Reading Discussion questions for Thoreau’s “Civil Disobedience.”

For those of you who read the Katherine Schultz essay, “The Moral Judgments of Henry David Thoreau,” how do you think Schultz’s characterizations of Thoreau compare to your actual experience of reading him in “Civil Disobedience”? Please try to use some examples from both texts. 

What do you think Thoreau means by the terms “government” and “expedient” in the essay? As multivalent terms, what do they connote and what are their shifting valences throughout the text? 

What similarities  and continuities inhere between Thoreau’s “Civil Disobedience” and Emerson’s “Self-Reliance”? What might be the transcendentalist theory of democracy and how do we see it playing out in Thoreau?  

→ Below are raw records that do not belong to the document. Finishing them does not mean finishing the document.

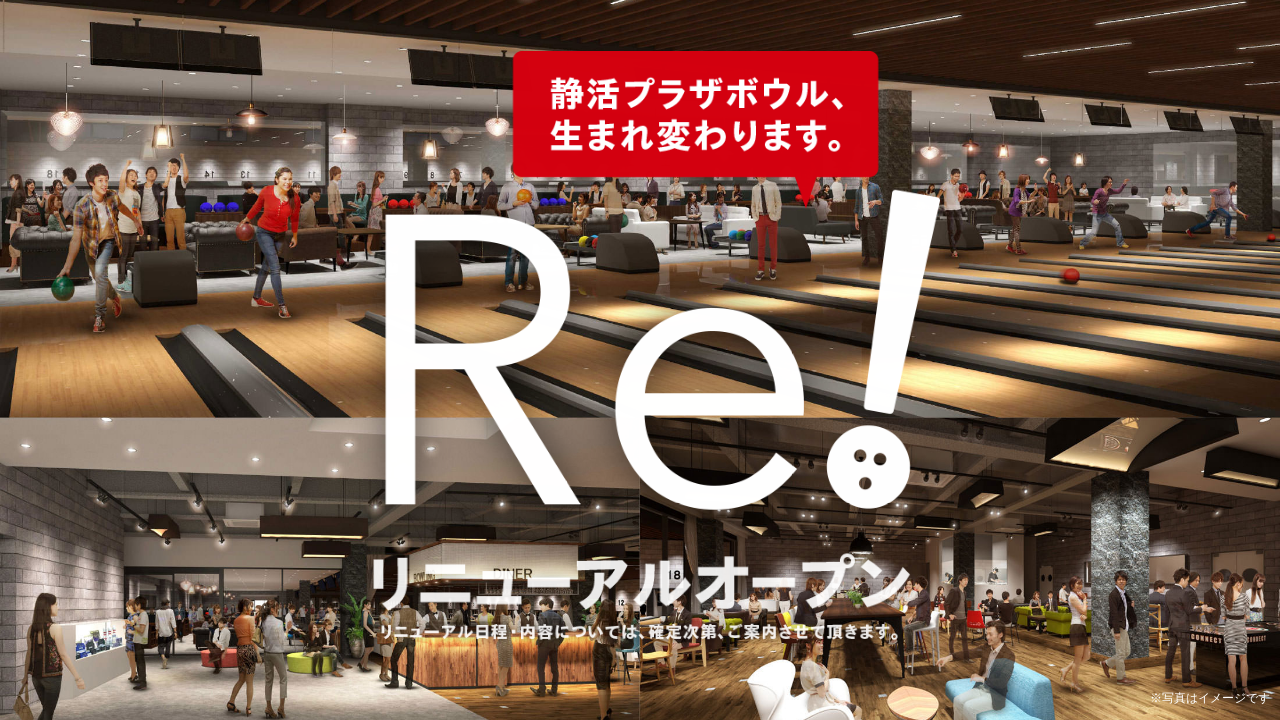

--- FILE ---
content_type: text/html; charset=UTF-8
request_url: https://www.shizukatsu.co.jp/bowl/index.html
body_size: 2127
content:
<!DOCTYPE html>
<html lang="ja">

<head>
    <!-- Global site tag (gtag.js) - Google Analytics -->
    <script async src="https://www.googletagmanager.com/gtag/js?id=UA-155536685-1"></script>
    <script>
        window.dataLayer = window.dataLayer || [];
        function gtag() { dataLayer.push(arguments); }
        gtag('js', new Date());

        gtag('config', 'UA-155536685-1');
    </script>


    <meta charset="utf-8">
    <meta name="viewport" content="width=device-width, initial-scale=1.0, minimum-scale=1.0">
    <meta http-equiv="X-UA-Compatible" content="IE=edge">
    <meta name="keywords" content="静活プラザボウル,ボウリング,ボーリング,駐車場,静岡,静岡市">
    <meta name="description" content="静岡市のボウリング場「静活プラザボウル」リニューアルオープンの告知です。">


    <link href="assets/css/style.css?ver01" rel="stylesheet">
    <link href="assets/css/animate.css" rel="stylesheet">
    <script src="assets/js/jquery_min_2.1.4.js"></script>
    <script src="assets/js/wow.min.js"></script>
    <script src="assets/js/style.js?ver01"></script>

    <title>リニューアルオープン告知 ｜ 静岡市街のボウリング場「静活プラザボウル」</title>

    <script>
        $(function () {
            $("main").css("display", "none");
            $("main").animate({
                opacity: "show"
            }, 2000);
        });

    </script>


</head>


<body>

    <main>
        <div class="main_visual">
            <div class="copy">
                <img class="t01 imgswitch wow fadeIn" data-wow-duration="1.5s" data-wow-delay="0.5s"
                    src="assets/img/text_01_pc.png" alt="静活プラザボウル、生まれ変わります。">
                <img class="t02 imgswitch wow fadeInUp" data-wow-duration="1.5s" data-wow-delay="1s"
                    src="assets/img/text_02_pc.png?v2" alt="リニューアルオープン　リニューアル日程・内容については、確定次第、ご案内させて頂きます。">
            </div>
            <p>※写真はイメージです</p>
        </div>
    </main>


</body>

</html>

--- FILE ---
content_type: text/css
request_url: https://www.shizukatsu.co.jp/bowl/assets/css/style.css?ver01
body_size: 2526
content:
@charset "UTF-8";


/*========================================

  Elements

========================================*/


body {
	position : relative;
	background : #ffffff;
	color : #333333;
	min-width : 1100px;
	margin : 0;
	padding : 0;
	font-family : "游ゴシック Medium",YuGothic,YuGothicM,"Hiragino Kaku Gothic ProN","Hiragino Kaku Gothic Pro",メイリオ,Meiryo,sans-serif;
	font-weight : normal;
	-webkit-overflow-scrolling : touch;
	        overflow-scrolling : touch;
}

html , body {
	height : 100%;
}

body.overflowhidden {
	overflow : hidden;
	height : 100%;
}

@media screen and (max-width: 767px) {
	body {
		min-width : auto;
	}
}


p , h1 , h2 , h3 , h4 , h5 , dt , dd , th , td , ul , li {
	margin : 0;
	padding : 0;
}

p {
	line-height : 2em;
	font-size : 13px;
}

/* Link ---------------*/
a {
	color : #222222;
	text-decoration : none;
	overflow : hidden;
}

a:visited {
	color : #2266bb;
	text-decoration : none;
}

a:hover {
	color : #4499bb;
	text-decoration : underline;
}

a:focus , textarea:focus , input:focus {
	outline : none;
	border : none;
}

.anckerlink {
	display : block;
	margin-top : -100px;
	padding-top : 100px;
}

@media screen and (max-width: 767px) {
	.anckerlink {
		display : inline;
		margin-top : 0;
		padding-top : 0;
	}
}


img {
	vertical-align : bottom;
}

@media screen and (max-width: 767px) {
	img {
		max-width : 100%;
		height : auto;
	}
}





/*========================================

  main

========================================*/

main .main_visual {
	position : relative;
	background-image : url(../img/main_pc.jpg);
	background-position : center center;
	background-size : cover;
	height : 100vh;
}

main .main_visual .copy {
	position : absolute;
	top : 0;
	left : 0;
	right : 0;
	margin : 0 auto;
	width : calc(100vh);
	text-align : center;
	padding : 1px;
}

main .main_visual .t01 {
	height : calc(100vh * 0.7);
	margin-top : 7vh;
	width : auto;
}

main .main_visual .t02 {
	height : calc(100vh * 0.2);
	width : auto;
	margin-top : -5vh;
}



main .main_visual p {
	color : #ffffff;
	font-size : 12px;
	position : absolute;
	bottom : 10px;
	right : 10px;
}
@media screen and (max-width: 767px) {
	main .main_visual {
		background-image : url(../img/main_sp.jpg);
		background-size : cover;
		background-position : top center;
	}

	main .main_visual .copy {
		position : absolute;
		top : 0;
		left : 0;
		right : 0;
		margin : 0 auto;
		width : 100%;
		text-align : center;
		padding : 1px;
	}

	main .main_visual .t01 {
		height : auto;
		margin-top : 4vh;
	}
	main .main_visual .t02 {
		height : auto;
		margin-top : 10vh;
	}
}


--- FILE ---
content_type: application/javascript
request_url: https://www.shizukatsu.co.jp/bowl/assets/js/style.js?ver01
body_size: 2860
content:

/* -----------------------------------------------------------
wow
----------------------------------------------------------- */
$(window).load(function () {
  new WOW().init();
});


/* -----------------------------------------------------------
image shitch
----------------------------------------------------------- */
$(function () {
  var $elem = $('.imgswitch');
  var sp = '_sp.';
  var pc = '_pc.';
  var replaceWidth = 768;

  function imageSwitch() {
    var windowWidth = parseInt($(window).width());

    $elem.each(function () {
      var $this = $(this);
      if (windowWidth >= replaceWidth) {
        $this.attr('src', $this.attr('src').replace(sp, pc));

      } else {
        $this.attr('src', $this.attr('src').replace(pc, sp));
      }
    });
  }
  imageSwitch();

  var resizeTimer;
  $(window).on('resize', function () {
    clearTimeout(resizeTimer);
    resizeTimer = setTimeout(function () {
      imageSwitch();
    }, 0);
  });
});


/* -----------------------------------------------------------
スムーススクロール
----------------------------------------------------------- */
$(function () {
  $('a[href^="#"]').click(function () {
    var speed = 500;
    var href = $(this).attr("href");
    var target = $(href == "#" || href == "" ? 'html' : href);
    var position = target.offset().top;

    //ナビ消す
    $("nav").removeClass("active");
    $(".panel-wrap").removeClass("active");
    $("body").removeClass("overflowhidden");
    $("#panel-btn").removeClass("closepanel");

    $("html, body").animate({ scrollTop: position }, speed, "swing");
    return false;
  });
});



/* -----------------------------------------------------------
ロールオーバー透過
----------------------------------------------------------- */
$(function () {
  // alpha
  $(".alpha").hover(function () {
    $(this).fadeTo("normal", 0.7);
  }, function () {
    $(this).fadeTo("normal", 1.0);
  });

});


/* -----------------------------------------------------------
TELリンク（スマホのみ）
----------------------------------------------------------- */
$(function () {
  if (!isPhone())
    return;

  $('span[data-action=call]').each(function () {
    var $ele = $(this);
    $ele.wrap('<a href="tel:' + $ele.data('tel') + '"></a>');
  });
});
function isPhone() {
  return (navigator.userAgent.indexOf('iPhone') > 0 || navigator.userAgent.indexOf('Android') > 0);
}

/* -----------------------------------------------------------
ページトップへ戻る
----------------------------------------------------------- */
$(document).ready(function () {
  $("#backtop").hide();

  $(window).on("scroll", function () {
    if ($(this).scrollTop() > 100) {
      $('#backtop').slideDown("fast");
    } else {
      $('#backtop').slideUp("fast");
    }

  });

  $('#backtop a').click(function () {
    $('body,html').animate({
      scrollTop: 0
    }, 500);
    return false;
  });
});


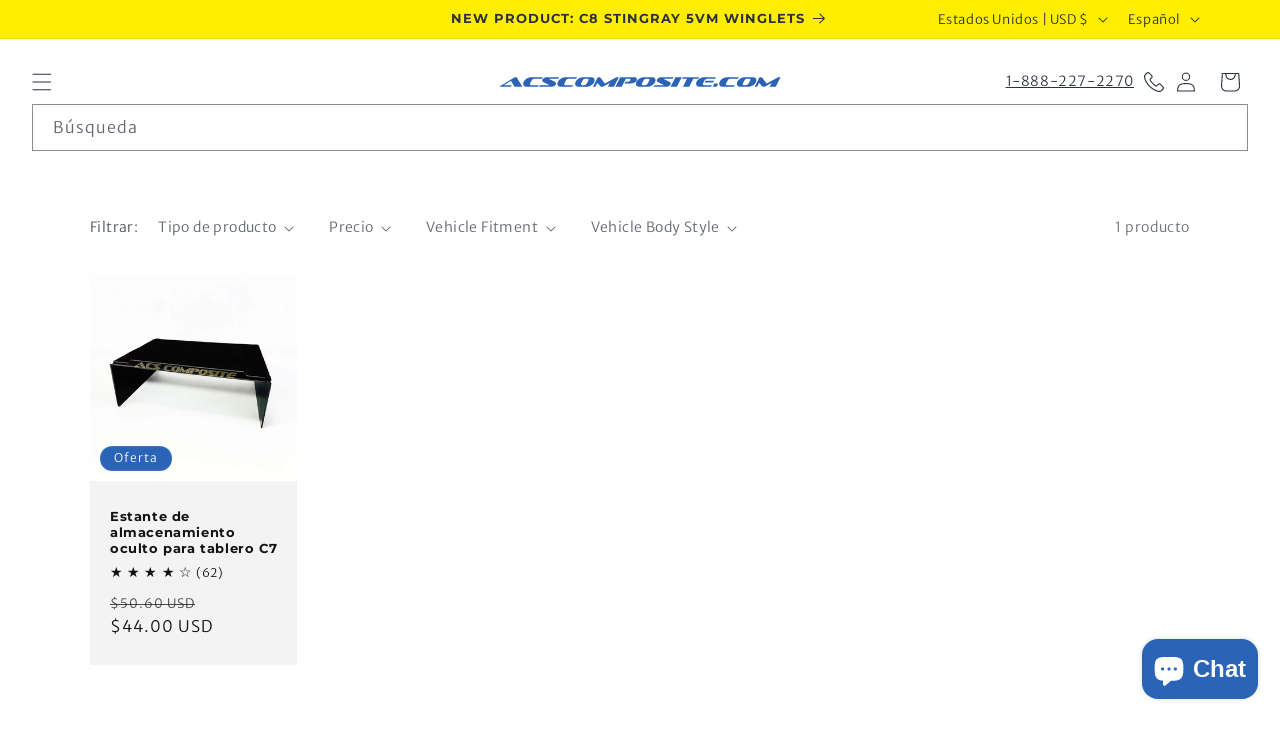

--- FILE ---
content_type: text/css
request_url: https://acscomposite.com/cdn/shop/t/94/assets/reviews.css?v=129627632094054047741723054539
body_size: -30
content:
.review-wrapper,.review-wrapper .content-container{margin-bottom:2.5rem;padding:1.5rem;border-radius:5px}.review-wrapper,.reviews-card{margin-bottom:2.5rem;border-radius:5px;border:1px solid #ddd;box-shadow:0 2px 5px #00000026}.review-info__details{display:flex;align-items:center;gap:10px}.star{font-size:2rem;color:rgba(var(--color-foreground),1)}.product__info-wrapper .star{font-size:2rem}.separator{margin:0 5px;color:rgba(var(--color-foreground),.5)}.review-reply{background-color:rgba(var(--color-foreground),.1);padding:2rem;margin:1rem}.shop-name{text-align:right}.rating-info span{display:block}.reviews-card{padding:20px;border:1px solid #ddd;box-shadow:0 2px 5px #00000026;border-radius:5px;margin-bottom:20px}.rating{display:inline-block;margin:0}.product .rating-star{--letter-spacing: .8;--font-size: 1.7}.card-wrapper .rating-star{--letter-spacing: .7;--font-size: 1.4}.rating-star{--color-rating-star: rgb(var(--color-foreground));--percent: calc( ( var(--rating) / var(--rating-max) + var(--rating-decimal) * var(--font-size) / (var(--rating-max) * (var(--letter-spacing) + var(--font-size))) ) * 100% );letter-spacing:calc(var(--letter-spacing) * 1rem);font-size:calc(var(--font-size) * 1rem);line-height:1;display:inline-block;font-family:Times;margin:0}.rating-star:before{content:"\2605\2605\2605\2605\2605";background:linear-gradient(90deg,var(--color-rating-star) var(--percent),rgba(var(--color-foreground),.15) var(--percent));-webkit-background-clip:text;-webkit-text-fill-color:transparent}.rating-text{display:none}.rating-count{display:inline-block;margin:0}.card-information .rating .star{font-size:1.4rem}@media (forced-colors: active){.rating{display:none}.rating-text{display:block}}@media (max-width: 749px){.review-wrapper,.reviews-card{margin-bottom:1rem;padding:1rem}.review-info__details{display:flex;align-items:center;gap:0px}.card-information .rating .star{font-size:1.4rem}.comparison-table__product-cell--rating .rating .star{font-size:1.2rem}.comparison-table__product-cell--rating .rating .link.underlined-link{font-size:.8rem}}
/*# sourceMappingURL=/cdn/shop/t/94/assets/reviews.css.map?v=129627632094054047741723054539 */


--- FILE ---
content_type: text/javascript
request_url: https://acscomposite.com/cdn/shop/t/94/assets/pubsub.js?v=158357773527763999511723054539
body_size: -580
content:
let subscribers={};function subscribe(eventName,callback){return subscribers[eventName]===void 0&&(subscribers[eventName]=[]),subscribers[eventName]=[...subscribers[eventName],callback],function(){subscribers[eventName]=subscribers[eventName].filter(cb=>cb!==callback)}}function publish(eventName,data){subscribers[eventName]&&subscribers[eventName].forEach(callback=>{callback(data)})}
//# sourceMappingURL=/cdn/shop/t/94/assets/pubsub.js.map?v=158357773527763999511723054539
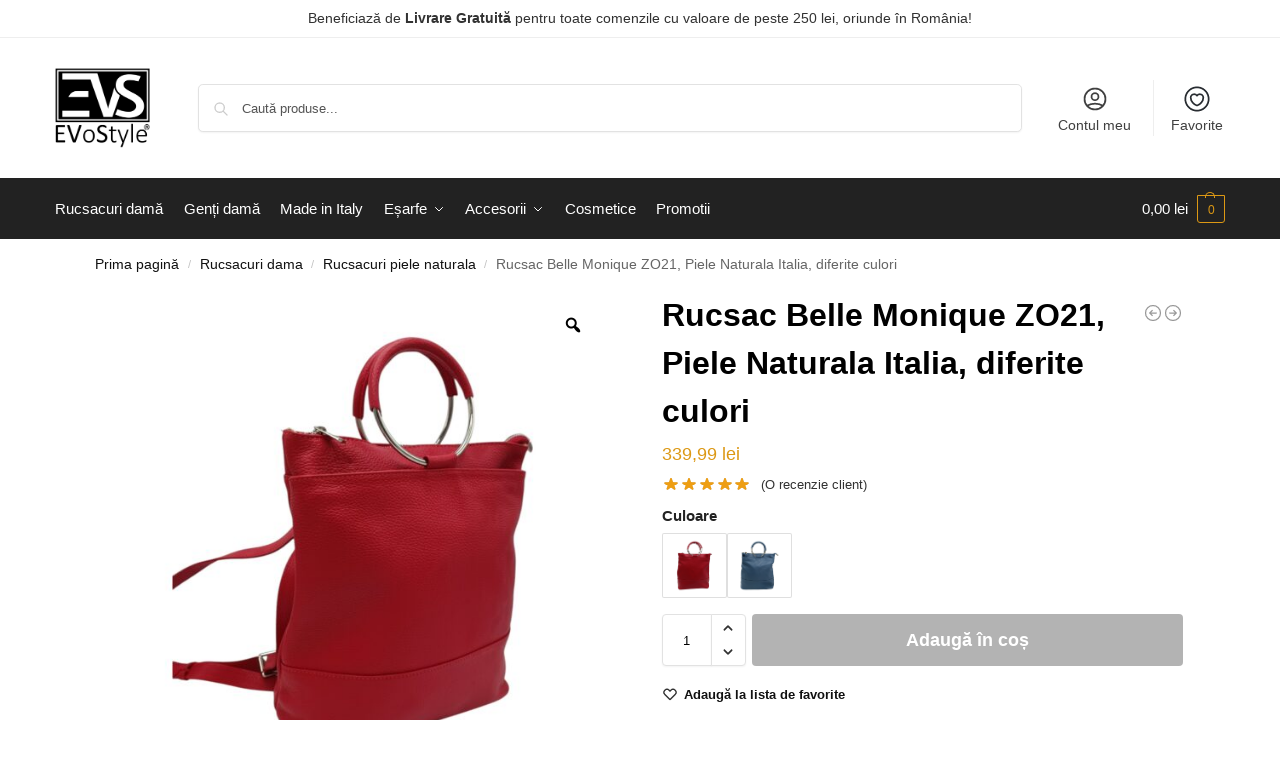

--- FILE ---
content_type: image/svg+xml
request_url: https://evostyle.ro/wp-content/themes/shoptimizer-child-theme/images/leather.svg
body_size: 10721
content:
<svg xmlns="http://www.w3.org/2000/svg" xmlns:xlink="http://www.w3.org/1999/xlink" id="Layer_1" data-name="Layer 1" viewBox="0 0 384 384"><title>leather</title><image width="512" height="512" transform="scale(0.75)" xlink:href="[data-uri]"></image></svg>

On page 380, when Thoreau exits the Concord jail, in a queer passage he writes: “When I was let out the next morning, I proceeded to finish my errand, and, having put on my mended shoe, joined a huckleberry party, who were impatient to put themselves under my conduct; and in half an hour,–for the horse was soon tackled,–was in the midst of a huckleberry field, on one of our highest hills, two miles off, and then the State was nowhere to be seen.” In the context of both the section of the essay in which it appears and in the essay as a whole, how do you interpret this passage?

What passage stood out to you and why? Please quote from it and give analysis/explication that shows its relation to some of the work’s broader themes.